Q: Why do newspaper headlines refer to “investment banks” as “banks”? By using the same word for free-wheeling financial institutions on the one hand and government-regulated banks on the other, the papers have muddied the waters and perhaps contributed to the present financial crisis.

A: I don’t think newspaper copy editors (the modestly paid folks who write those headlines) should be blamed for the blunders of the fat cats at investment banks – or the politicians who ignored the shenanigans.

And as a former copy editor, I sympathize with the need to trim words to get a headline to fit the assigned space.

Nevertheless, I too have been taken aback by the frequent use of “bank” for “investment bank” in headlines as well as first references in newspaper articles.

I began noticing this about two years ago, and a quick search of the New York Times archive suggests that I wasn’t imagining it.

There has indeed been a drop in the use of “investment bank” in Times headlines over the last two years.

The full term was used four times in the first half of 2006, but not at all during the rest of the year. Since then, the full term hasn’t been seen much in headlines—only once in 2007 and once so far in 2008.

As you might imagine, there’s been no shortage of articles about investment banks in the Times over the last two years. At least seven headlines in 2007 and five in 2008 referred to them merely as “banks.”

I’m not quite sure what to make of all this, since the use of the term “investment bank” in headlines has gone up and down over the years.

For instance, it was used quite often in the late ‘90s (at least eight times in ’98 and another eight in ’99), but much less in the early years of the new millennium.
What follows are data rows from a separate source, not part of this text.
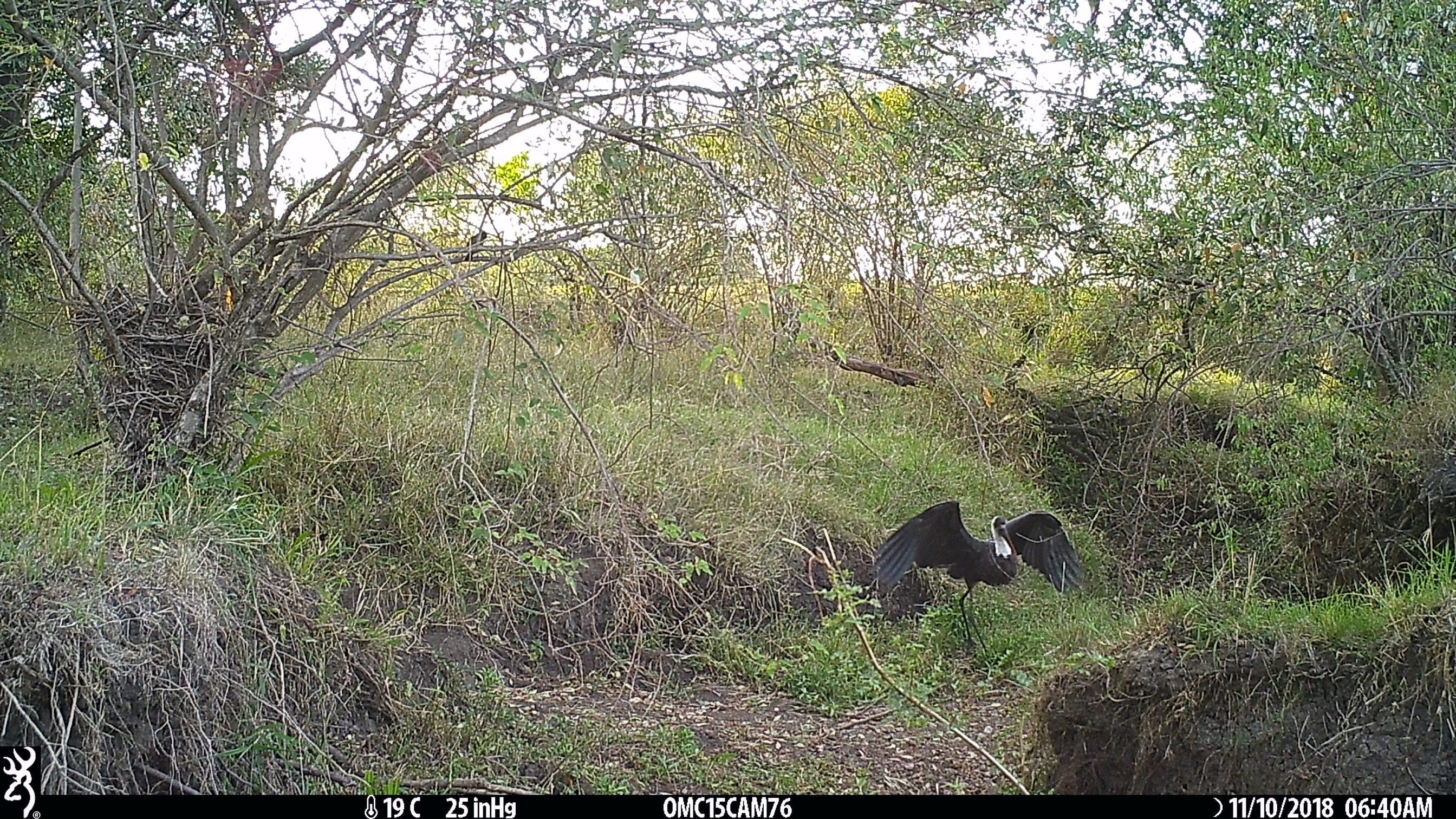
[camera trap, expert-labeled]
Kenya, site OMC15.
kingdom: Animalia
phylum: Chordata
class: Aves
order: Ciconiiformes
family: Ciconiidae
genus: Ciconia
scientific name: Ciconia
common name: stork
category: stork other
It would take a lot more research to determine how much of this had to do with editorial decisions at the Times or the ups and downs in investment banking.
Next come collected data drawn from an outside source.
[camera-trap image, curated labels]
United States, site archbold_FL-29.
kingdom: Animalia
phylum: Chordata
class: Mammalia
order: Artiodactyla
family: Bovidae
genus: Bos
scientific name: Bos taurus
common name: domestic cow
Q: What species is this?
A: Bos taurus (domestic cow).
By the way, I couldn’t find any citations in the Oxford English Dictionary for “bank” used on its own to refer to an investment bank. The earliest published reference in the OED for “investment banking” dates from 1922. The earliest for “investment banker” is from 1938 and for “investment bank” from 1963.
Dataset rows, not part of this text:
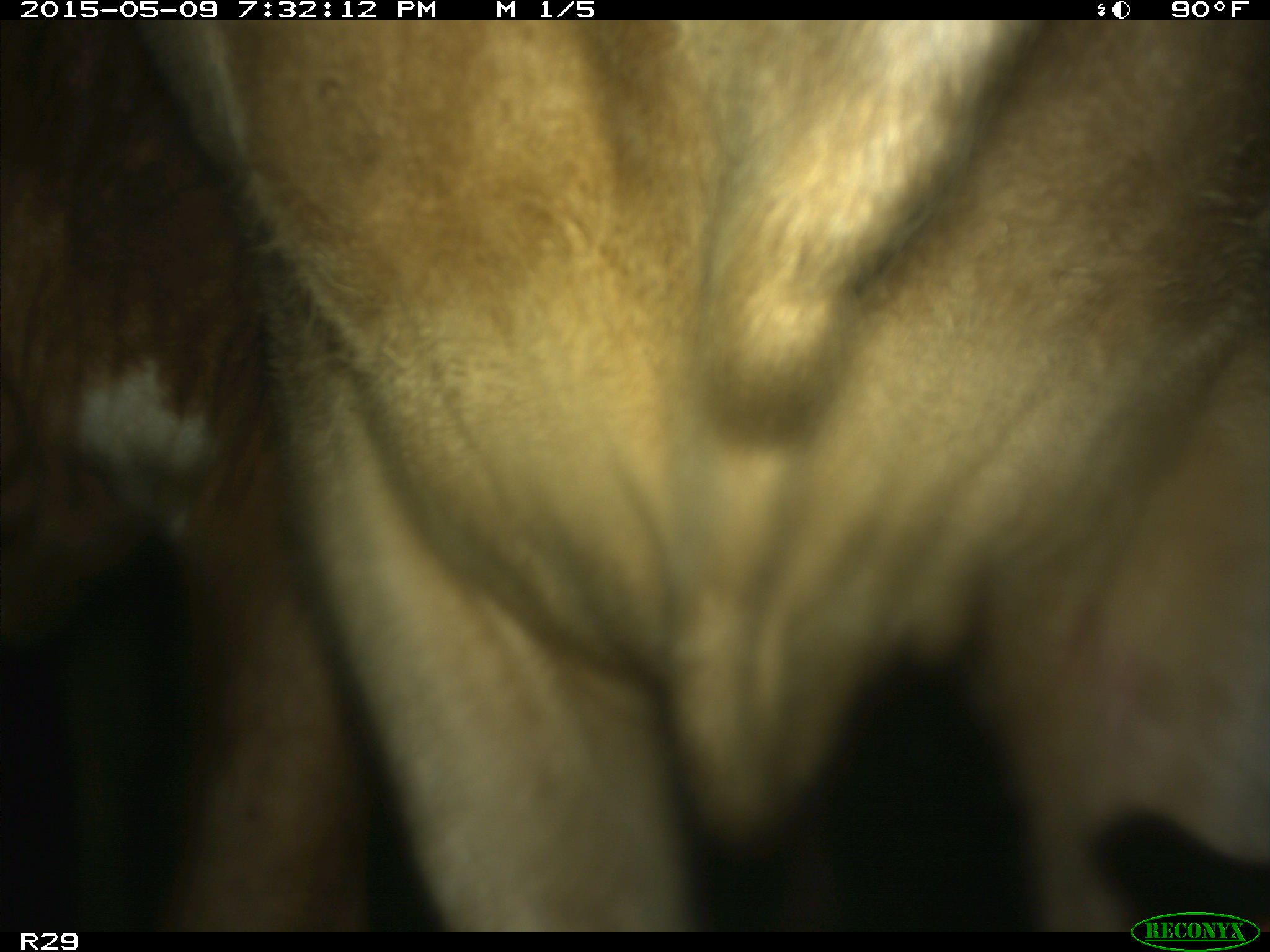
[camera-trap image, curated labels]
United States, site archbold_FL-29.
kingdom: Animalia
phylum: Chordata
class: Mammalia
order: Artiodactyla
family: Bovidae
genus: Bos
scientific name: Bos taurus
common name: domestic cow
In Anglo-Saxon days, according to the OED, the word “bank” (banca in Old English) referred to a bench or platform or stage. By the 15th century, it had come to mean a money changer’s place of business (from his table or counter).

The word was first used in its modern sense (an establishment to keep money, lend it, or invest it) in the 16th century.

The entries for “bank” in The American Heritage Dictionary of the English Language (4th ed.) and Merriam-Webster’s Collegiate Dictionary (11th ed.) make no mention of investment banks. (American Heritage has a separate entry for “investment bank,” but it doesn’t include the short form.)

The New York Times’s online financial glossary defines investment banks as financial institutions that provide such services as “aiding in the sale of securities, facilitating mergers and other corporate reorganizations, acting as brokers to both individual and institutional clients, and trading for their own accounts.”

The glossary doesn’t define plain old banks.

Should the Times (as well as every other paper) be clearer in its news pages about the difference between banks and investment banks? I think so. After all, investment banks aren’t subject to the same stringent regulations that banks are. And it never hurts to remind us of that.